An environmental scanning electron microscope (ESEM) which allows the examination of specimens in a gaseous environment is described in U.S. Patent No. 4,596,928. However, the predominant detection mode in the ESEM has utilized various scintillator detectors to detect backscattered electrons. Additionally, an ESEM detection system has been described wherein the ionization of the gaseous environment is used as the detection means for all ionizing signals (Danilatos, Micron. Microsc. Acta 14:307-318, 1983).
On object of the present invention is to provide a more general and multiputpose means for environmental scanning electron microscopy.
Summary of the Invention
The present invention provides a scanning electron microscope for cathodoluminescenct detection of specimens which comprises a vacuum envelope having a pressure limiting aperture. An electron beam source is located within the vacuum envelope and is capable of emitting an electron beam. Pocusing means are located within the vacuum envelope and are capable of directing an electron beam emitted by the electron beam source through the pressure limiting aperture. Electron beam scanning means are also located within the vacuum envelope and are capable of scanning an electron beam emitted by the electron beam source across the diameter of the pressure limiting aperture. A sample platform means is disposed outside the vacuum envelope and is capable of maintaining a sample in registration with the pressure limiting aperture such that a surface of the sample may be exposed to an electron beam emitted from the electron beam source and directed through the pressure limiting aperture so as to cause radiation to be emitted from the sample. The scanning electron microscope of the present invention further comprises gas containment means capable of maintaining the sample platform means enveloped in a gaseous medium so as to allow radiation emitted from a sample located on the sample platform means and exposed to an electron beam emitted from the electron beam source to come into contact with gas molecules of the gaseous medium and cause the gas molecules to emit photons. Detection means are provided which are capable of detecting photons emitted from the gas molecules of the gaseous medium.

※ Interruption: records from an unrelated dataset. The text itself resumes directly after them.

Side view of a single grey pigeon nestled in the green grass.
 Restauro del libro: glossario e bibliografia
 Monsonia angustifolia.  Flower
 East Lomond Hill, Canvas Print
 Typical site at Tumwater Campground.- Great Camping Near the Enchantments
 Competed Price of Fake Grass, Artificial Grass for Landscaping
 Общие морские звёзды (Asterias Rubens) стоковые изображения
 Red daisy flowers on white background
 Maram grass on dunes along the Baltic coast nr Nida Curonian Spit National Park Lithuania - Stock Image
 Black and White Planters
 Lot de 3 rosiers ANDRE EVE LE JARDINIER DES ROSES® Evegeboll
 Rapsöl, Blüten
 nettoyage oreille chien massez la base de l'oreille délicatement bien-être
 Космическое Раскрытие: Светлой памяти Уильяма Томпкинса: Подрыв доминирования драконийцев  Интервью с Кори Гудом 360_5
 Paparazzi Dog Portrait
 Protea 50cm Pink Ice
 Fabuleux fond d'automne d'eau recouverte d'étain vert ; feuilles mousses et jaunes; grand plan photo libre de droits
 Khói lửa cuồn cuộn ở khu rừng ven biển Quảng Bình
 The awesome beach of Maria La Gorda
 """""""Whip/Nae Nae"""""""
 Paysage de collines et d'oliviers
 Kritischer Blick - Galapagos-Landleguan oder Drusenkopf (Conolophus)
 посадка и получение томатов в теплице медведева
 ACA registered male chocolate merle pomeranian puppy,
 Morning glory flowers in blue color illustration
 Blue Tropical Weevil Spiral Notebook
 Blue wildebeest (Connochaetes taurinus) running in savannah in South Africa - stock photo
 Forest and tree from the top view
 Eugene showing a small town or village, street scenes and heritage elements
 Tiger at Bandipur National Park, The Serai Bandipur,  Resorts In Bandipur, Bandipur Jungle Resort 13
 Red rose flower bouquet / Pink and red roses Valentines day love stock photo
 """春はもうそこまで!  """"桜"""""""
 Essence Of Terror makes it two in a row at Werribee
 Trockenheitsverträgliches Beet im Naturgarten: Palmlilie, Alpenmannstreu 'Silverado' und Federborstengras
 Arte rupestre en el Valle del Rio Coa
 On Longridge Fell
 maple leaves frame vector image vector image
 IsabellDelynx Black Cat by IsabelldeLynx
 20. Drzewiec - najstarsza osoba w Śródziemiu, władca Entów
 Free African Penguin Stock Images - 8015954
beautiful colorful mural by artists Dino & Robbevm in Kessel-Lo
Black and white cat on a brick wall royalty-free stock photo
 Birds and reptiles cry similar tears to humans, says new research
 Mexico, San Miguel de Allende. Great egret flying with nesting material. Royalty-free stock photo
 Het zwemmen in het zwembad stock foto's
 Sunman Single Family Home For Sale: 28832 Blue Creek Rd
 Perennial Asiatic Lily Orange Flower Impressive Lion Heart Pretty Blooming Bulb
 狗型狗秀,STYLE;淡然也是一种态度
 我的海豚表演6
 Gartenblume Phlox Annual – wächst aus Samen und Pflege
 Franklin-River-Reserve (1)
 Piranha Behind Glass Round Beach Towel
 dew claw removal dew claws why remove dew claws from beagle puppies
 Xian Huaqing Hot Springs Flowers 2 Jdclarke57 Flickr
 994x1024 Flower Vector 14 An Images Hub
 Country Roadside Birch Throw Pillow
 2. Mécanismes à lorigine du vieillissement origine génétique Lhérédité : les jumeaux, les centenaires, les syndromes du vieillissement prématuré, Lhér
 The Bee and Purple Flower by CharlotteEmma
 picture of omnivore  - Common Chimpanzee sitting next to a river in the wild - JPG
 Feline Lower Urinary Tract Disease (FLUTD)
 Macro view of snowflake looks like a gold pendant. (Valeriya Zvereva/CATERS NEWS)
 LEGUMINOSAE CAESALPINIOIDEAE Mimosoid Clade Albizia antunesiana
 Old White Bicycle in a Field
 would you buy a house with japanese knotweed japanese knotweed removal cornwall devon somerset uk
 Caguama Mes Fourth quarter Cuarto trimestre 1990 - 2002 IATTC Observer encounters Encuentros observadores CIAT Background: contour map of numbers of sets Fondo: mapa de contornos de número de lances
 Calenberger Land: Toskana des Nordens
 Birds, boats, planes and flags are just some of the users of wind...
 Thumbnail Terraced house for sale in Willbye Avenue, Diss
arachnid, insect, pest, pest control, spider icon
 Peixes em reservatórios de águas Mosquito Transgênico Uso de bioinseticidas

The present invention also provides a method for microscopically imaging the surface of a sample which comprises surrounding the sample with gas molecules and scanning the surface of the sample with an electron beam having sufficient energy so as to cause radiation to be emitted from the surface of the sample. Photons which are emitted from the gas molecules which come into contact with radiation emitted from the surface of the sample are then detected, the photons being emitted from the gas molecules in an amount proportional to the amount of radiation emitted from the surface of the sample. Images of the sample are then formed based on the number of photons detected. Brief Description of the Figure
Fig. 1 is a schematic cross-sectional view of a device which embodies the present invention in a particular form.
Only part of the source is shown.